# Task statement
Which lines in the data below contain the word "over"? Copy each of them.

(Stored data)
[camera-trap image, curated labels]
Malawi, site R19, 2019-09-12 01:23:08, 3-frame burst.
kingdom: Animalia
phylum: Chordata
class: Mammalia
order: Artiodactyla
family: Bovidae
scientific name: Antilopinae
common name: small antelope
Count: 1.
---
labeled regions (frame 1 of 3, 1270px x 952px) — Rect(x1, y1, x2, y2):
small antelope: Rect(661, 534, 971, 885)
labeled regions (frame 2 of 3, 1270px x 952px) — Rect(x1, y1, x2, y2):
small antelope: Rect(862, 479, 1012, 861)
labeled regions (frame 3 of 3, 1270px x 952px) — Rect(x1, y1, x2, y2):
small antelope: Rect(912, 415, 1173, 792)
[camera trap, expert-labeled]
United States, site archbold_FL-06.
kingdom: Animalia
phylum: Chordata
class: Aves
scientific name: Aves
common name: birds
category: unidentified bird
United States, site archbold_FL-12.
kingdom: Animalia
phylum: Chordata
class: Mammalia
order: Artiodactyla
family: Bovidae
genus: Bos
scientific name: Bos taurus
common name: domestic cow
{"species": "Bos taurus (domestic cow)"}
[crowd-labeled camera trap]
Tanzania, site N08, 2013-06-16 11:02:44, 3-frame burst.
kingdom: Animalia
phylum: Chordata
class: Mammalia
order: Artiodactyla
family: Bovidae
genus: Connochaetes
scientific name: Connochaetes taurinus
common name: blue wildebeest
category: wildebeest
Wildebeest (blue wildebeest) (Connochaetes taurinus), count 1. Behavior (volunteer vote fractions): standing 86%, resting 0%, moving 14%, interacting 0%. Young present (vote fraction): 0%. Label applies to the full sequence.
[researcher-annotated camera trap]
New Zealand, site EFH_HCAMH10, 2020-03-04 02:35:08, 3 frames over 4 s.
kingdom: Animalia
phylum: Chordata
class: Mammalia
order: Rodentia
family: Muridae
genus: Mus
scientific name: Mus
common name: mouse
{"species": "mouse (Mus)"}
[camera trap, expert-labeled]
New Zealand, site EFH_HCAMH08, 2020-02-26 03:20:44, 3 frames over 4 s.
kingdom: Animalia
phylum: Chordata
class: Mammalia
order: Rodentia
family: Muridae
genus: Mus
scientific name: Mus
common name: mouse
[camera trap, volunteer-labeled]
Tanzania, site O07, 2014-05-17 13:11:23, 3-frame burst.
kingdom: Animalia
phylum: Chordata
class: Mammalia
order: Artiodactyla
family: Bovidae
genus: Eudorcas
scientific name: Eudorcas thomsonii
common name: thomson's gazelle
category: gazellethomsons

# Output of the exercise
New Zealand, site EFH_HCAMH10, 2020-03-04 02:35:08, 3 frames over 4 s.
New Zealand, site EFH_HCAMH08, 2020-02-26 03:20:44, 3 frames over 4 s.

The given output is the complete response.